In February 2024, deepfake pornography of Althoff trended on X, which raised concerns about the site's prominent role in the propagation of AI porn.

In August 2024, Althoff announced she would be hosting a live comedy show at the Wiltern in Los Angeles together with Sukihana.
In July 2025, Althoff announced the end of The Really Good Podcast.
In August 2025, Althoff announced a new podcast with Drake titled Not This Again.

Because of Althoff's sudden rise to fame and interviews with high-profile celebrities, she has often been described as an industry plant.

=== Interview style ===
Alex Abad-Santos of Vox described Althoff's style as "unfazed, dry, bored in an ironic way". He wrote, "She asks her interview subjects what they wear, how they live, and what they like to eat, but doesn't seem that interested in what they have to say. She meets most of them with deadpan sarcasm and silence, making her guests live in the discomfort of whatever they just revealed."

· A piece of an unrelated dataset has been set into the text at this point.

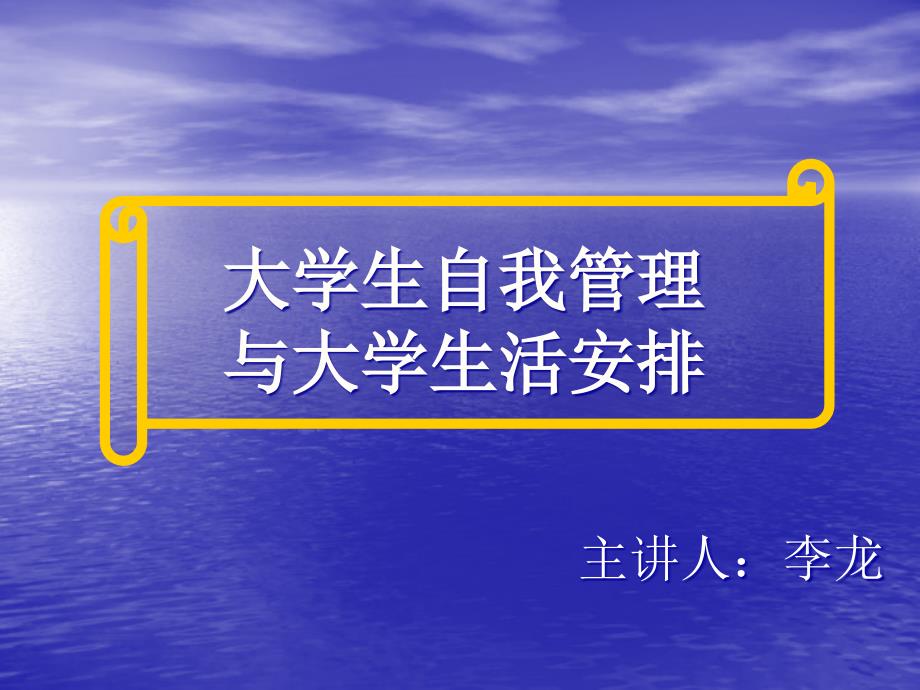 大学生自我管理
与大学生活安排

主讲人：李龙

Althoff's podcast has been compared to Between Two Ferns with Zach Galifianakis and Chicken Shop Date, which also put their guests in awkward positions.

== Personal life ==
Bobbi Heck married Cory Althoff, a programmer who works as a senior vice president at CompTIA, in January 2020. She met Cory on Bumble. They have two daughters. Althoff preferred to keep their identities private. In February 2024, Cory filed for divorce with a date of separation listed as July 4, 2023, citing irreconcilable differences. Their divorce was finalized in August 2024.

Althoff said in August 2023 that she struggles with depression.